Metin bölümü →
2 entry daha
  • rüzgar gibi geçti'nin devamının ripley'in yazmasının iyi olup olmadığını düşündüren kitap.

    --- spoiler ---
    scarlett ile rüzgar gibi geçtinin arasında birçok fark olmasına rağmen, üslup olarak margaret mitchellin üslubuna yakın oluşuyla okuyucuya yabancılık çektirmemiştir ripley.
    farklara gelirsek (haddimiz olmayarak) mitchell kitabında kişilere, tarihe, olaylara önem vermiş, bir tek olaya saplanıp kalmamıştır. ripley ise scarlett irlanda'ya gidene kadar, rhett butler ve scarlett'in aşk kovalamacasını anlatmış, modern zaman aşk romanlarının ötesine geçememiş, okurun kafasında; "hımm, ne zaman karşılaşacaklar, barışacaklar mı, sonları ne olacak" soruları dışında bir şey oluşturamamıştır. bu bölümü (400 küsur sayfa) yanlış anlamalar üzerine kuran ripley, ancak scarlett irlanda'lı akrabalarıyla tanıştıktan sonra örgüyü olaylara dönüştürmüştür. ki bu bile akılların bir kenarında onların barışacaklarını beklememize engel olmuyor.

Alıştırma girdileri →
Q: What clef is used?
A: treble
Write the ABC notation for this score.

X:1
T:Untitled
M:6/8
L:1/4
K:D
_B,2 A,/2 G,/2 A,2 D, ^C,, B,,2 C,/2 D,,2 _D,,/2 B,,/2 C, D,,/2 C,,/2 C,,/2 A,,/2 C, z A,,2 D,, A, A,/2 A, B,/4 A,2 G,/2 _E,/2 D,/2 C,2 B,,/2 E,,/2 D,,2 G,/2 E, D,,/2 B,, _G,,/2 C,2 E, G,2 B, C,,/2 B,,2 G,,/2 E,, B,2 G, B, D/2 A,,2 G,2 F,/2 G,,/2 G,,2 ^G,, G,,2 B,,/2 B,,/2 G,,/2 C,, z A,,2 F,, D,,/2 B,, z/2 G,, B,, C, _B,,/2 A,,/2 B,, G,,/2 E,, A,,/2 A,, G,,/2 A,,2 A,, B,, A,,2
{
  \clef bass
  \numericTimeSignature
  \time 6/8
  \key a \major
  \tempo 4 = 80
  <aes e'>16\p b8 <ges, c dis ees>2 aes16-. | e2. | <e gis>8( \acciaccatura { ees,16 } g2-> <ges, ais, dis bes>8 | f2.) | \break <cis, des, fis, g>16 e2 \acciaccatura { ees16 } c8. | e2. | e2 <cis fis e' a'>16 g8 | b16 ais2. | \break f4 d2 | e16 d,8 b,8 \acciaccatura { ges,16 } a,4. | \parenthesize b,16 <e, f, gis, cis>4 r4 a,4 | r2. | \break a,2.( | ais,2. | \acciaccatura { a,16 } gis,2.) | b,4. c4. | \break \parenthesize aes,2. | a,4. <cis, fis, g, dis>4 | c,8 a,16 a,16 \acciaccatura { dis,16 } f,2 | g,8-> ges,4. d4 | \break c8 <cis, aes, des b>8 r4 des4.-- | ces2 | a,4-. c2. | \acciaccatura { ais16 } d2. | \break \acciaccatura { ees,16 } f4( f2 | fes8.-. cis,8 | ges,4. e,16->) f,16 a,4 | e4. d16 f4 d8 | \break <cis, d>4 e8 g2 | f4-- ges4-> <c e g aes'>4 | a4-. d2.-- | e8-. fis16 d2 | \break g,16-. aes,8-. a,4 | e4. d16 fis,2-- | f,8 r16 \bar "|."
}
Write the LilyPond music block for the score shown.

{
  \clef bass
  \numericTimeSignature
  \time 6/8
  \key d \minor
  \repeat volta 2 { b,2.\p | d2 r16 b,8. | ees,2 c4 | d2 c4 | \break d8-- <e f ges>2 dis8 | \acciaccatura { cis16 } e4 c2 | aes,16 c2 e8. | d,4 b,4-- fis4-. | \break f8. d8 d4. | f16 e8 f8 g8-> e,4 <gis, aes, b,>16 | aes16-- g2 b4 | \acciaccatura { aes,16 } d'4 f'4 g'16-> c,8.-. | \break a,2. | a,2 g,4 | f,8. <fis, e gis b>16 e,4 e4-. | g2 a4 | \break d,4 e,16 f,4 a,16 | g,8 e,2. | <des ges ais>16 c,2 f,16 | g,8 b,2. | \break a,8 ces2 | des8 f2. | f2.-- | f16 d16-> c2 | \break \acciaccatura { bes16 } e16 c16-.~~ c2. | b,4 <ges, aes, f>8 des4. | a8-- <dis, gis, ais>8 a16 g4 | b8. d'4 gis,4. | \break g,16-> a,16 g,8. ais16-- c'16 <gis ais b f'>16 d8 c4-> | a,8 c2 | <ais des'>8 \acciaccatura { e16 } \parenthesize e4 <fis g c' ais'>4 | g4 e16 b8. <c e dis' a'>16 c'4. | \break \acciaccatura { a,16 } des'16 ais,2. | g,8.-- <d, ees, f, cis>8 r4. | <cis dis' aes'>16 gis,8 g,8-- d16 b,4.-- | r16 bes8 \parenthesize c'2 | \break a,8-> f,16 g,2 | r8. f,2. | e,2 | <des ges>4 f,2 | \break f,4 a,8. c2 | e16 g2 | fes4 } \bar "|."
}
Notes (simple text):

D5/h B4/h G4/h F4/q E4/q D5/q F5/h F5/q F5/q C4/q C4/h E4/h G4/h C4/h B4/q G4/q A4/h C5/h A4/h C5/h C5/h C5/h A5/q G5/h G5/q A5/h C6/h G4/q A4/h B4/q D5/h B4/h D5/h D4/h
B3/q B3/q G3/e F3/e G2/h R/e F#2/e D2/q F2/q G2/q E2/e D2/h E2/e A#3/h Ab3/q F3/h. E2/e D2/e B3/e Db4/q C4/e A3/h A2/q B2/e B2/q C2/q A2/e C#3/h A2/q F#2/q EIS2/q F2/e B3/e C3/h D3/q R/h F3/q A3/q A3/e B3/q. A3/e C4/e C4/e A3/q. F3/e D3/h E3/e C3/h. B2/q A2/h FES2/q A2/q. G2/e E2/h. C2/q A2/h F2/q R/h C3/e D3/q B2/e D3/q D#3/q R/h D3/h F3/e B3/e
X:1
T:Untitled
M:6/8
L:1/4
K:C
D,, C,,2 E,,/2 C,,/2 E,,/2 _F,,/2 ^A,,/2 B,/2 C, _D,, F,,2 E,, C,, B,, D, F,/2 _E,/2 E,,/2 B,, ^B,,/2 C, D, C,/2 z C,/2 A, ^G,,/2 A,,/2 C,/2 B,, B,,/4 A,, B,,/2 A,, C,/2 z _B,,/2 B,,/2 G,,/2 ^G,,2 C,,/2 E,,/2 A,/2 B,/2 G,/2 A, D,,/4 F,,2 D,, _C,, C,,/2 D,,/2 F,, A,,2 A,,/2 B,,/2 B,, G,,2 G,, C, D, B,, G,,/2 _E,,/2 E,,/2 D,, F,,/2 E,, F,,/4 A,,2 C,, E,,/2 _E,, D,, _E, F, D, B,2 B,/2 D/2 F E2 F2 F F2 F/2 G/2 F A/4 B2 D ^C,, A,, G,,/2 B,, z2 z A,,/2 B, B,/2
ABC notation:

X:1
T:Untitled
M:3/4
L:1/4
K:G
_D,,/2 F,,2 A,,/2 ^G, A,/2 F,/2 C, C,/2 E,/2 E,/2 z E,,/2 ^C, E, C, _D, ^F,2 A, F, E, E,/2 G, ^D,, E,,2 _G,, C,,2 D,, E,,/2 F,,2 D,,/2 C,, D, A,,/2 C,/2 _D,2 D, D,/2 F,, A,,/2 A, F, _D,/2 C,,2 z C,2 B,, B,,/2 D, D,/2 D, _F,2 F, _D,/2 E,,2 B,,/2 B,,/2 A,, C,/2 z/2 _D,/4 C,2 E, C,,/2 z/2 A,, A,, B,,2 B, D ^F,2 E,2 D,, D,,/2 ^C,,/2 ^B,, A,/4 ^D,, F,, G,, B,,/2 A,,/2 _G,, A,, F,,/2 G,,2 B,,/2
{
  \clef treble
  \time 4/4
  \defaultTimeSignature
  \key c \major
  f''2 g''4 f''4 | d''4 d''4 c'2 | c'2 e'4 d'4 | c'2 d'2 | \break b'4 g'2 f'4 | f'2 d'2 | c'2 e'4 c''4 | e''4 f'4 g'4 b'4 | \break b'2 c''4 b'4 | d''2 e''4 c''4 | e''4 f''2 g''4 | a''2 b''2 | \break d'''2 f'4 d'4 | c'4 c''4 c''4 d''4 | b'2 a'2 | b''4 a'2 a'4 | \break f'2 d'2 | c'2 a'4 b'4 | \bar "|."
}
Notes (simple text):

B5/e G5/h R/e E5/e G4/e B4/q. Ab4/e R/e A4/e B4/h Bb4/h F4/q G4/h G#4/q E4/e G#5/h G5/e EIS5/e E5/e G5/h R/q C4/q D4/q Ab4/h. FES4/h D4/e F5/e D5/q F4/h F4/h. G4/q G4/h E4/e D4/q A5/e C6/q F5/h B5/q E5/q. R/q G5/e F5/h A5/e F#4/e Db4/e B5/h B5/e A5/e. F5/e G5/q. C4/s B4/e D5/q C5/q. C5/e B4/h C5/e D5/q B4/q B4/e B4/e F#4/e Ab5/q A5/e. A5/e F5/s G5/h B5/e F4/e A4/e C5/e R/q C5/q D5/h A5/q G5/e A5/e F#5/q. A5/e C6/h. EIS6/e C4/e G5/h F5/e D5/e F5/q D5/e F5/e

Alıştırmalar →
1. Scarlett romanını değerlendiren metinde, "2 entry daha" sözcüklerini içeren yerle açılıp "yabancılık çektirmemiştir ripley." ile kapanan bölümü birebir aktarır mısın?
2. Girdilerin en başından "Write the ABC notation for this score." ifadesini içeren satıra kadar olan bölümü, o satır da dahil olmak üzere bir JSON dize listesi olarak düzenler misin? Her satır ayrı bir dize olsun, boş satırlar atlansın.

Alıştırma çözümleri →
1.
2 entry daha
  • rüzgar gibi geçti'nin devamının ripley'in yazmasının iyi olup olmadığını düşündüren kitap.

    --- spoiler ---
    scarlett ile rüzgar gibi geçtinin arasında birçok fark olmasına rağmen, üslup olarak margaret mitchellin üslubuna yakın oluşuyla okuyucuya yabancılık çektirmemiştir ripley.

2.
[
  "Q: What clef is used?",
  "A: treble",
  "Write the ABC notation for this score."
]